» **Written tasks**:
1) In the Henry Lysons text below, why did the party have to move up toward the caves in single file?
2) Using the Henry Lysons text below, decide whether each statement agrees with it. Answer yes or no for each, quoting the exact words that decide it. (a) Lysons held the rank of captain during the deed that earned him the VC. (b) The deed took place at the Hlobane Mountain on 28 March 1879. (c) The captain was the first to reach the mouth of the cave.
3) According to the Henry Lysons text below, what was the name of the private who advanced with Lysons?

Colonel Henry Lysons VC CB (30 July 1858 – 24 July 1907) was a British recipient of the Victoria Cross, the highest and most prestigious award for gallantry in the face of the enemy that can be awarded to British and Commonwealth forces.

Details
Lysons was 20 years old, and a lieutenant in the 2nd Battalion, 90th Regiment of Foot, British Army during the Anglo-Zulu War when the following deed took place for which he was awarded the VC.

On 28 March 1879 at the Hlobane Mountain, South Africa, Lieutenant Lysons, with a captain and a private (Edmund John Fowler) dashed forward in advance of the party which had been ordered to dislodge the enemy from a commanding position in natural caves up the mountain. The path was so narrow that they had to advance in single file and the captain who arrived first at the mouth of the cave was instantly killed. Lieutenant Lysons and the private, undeterred by the death of their leader, immediately sprang forward and cleared the enemy out of their stronghold.

» **Record extracts**:
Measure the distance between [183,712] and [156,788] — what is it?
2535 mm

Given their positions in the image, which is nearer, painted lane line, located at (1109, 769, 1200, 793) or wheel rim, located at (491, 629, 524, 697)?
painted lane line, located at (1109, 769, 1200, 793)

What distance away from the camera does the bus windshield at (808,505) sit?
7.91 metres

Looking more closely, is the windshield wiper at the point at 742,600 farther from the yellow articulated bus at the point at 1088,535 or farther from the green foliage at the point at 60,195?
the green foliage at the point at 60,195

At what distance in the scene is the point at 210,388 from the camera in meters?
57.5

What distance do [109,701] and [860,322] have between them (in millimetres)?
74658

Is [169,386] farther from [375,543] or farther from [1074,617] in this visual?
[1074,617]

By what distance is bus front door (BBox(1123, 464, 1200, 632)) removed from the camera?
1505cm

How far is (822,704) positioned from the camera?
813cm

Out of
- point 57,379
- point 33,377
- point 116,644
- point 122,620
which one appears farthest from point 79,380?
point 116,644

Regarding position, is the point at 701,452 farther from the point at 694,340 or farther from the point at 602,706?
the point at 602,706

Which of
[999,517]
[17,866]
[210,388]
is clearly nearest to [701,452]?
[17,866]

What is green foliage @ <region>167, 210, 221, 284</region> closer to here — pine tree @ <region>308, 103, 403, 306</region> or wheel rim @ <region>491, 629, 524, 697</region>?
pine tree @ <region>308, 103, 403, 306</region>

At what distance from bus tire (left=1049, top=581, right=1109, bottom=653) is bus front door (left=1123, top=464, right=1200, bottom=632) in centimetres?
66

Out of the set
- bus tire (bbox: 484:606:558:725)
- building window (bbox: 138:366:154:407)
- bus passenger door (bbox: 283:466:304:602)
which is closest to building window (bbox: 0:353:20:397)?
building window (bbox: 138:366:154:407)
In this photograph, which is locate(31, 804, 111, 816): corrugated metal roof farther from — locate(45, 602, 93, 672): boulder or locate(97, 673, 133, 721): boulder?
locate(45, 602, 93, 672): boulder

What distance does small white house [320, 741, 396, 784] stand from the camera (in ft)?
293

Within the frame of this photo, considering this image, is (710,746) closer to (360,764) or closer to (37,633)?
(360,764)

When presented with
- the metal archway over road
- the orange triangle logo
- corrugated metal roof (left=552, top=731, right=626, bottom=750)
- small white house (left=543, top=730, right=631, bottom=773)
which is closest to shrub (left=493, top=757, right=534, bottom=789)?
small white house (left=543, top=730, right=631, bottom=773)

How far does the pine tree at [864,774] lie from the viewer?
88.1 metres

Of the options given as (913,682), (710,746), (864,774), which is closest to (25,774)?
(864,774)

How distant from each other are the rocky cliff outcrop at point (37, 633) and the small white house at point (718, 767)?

» **Answers**:
1) They had to advance in single file because the path was so narrow.

2)
(a) No: "a lieutenant in the 2nd Battalion, 90th Regiment of Foot"
(b) Yes: "On 28 March 1879 at the Hlobane Mountain, South Africa"
(c) Yes: "the captain who arrived first at the mouth of the cave was instantly killed"

3) Edmund John Fowler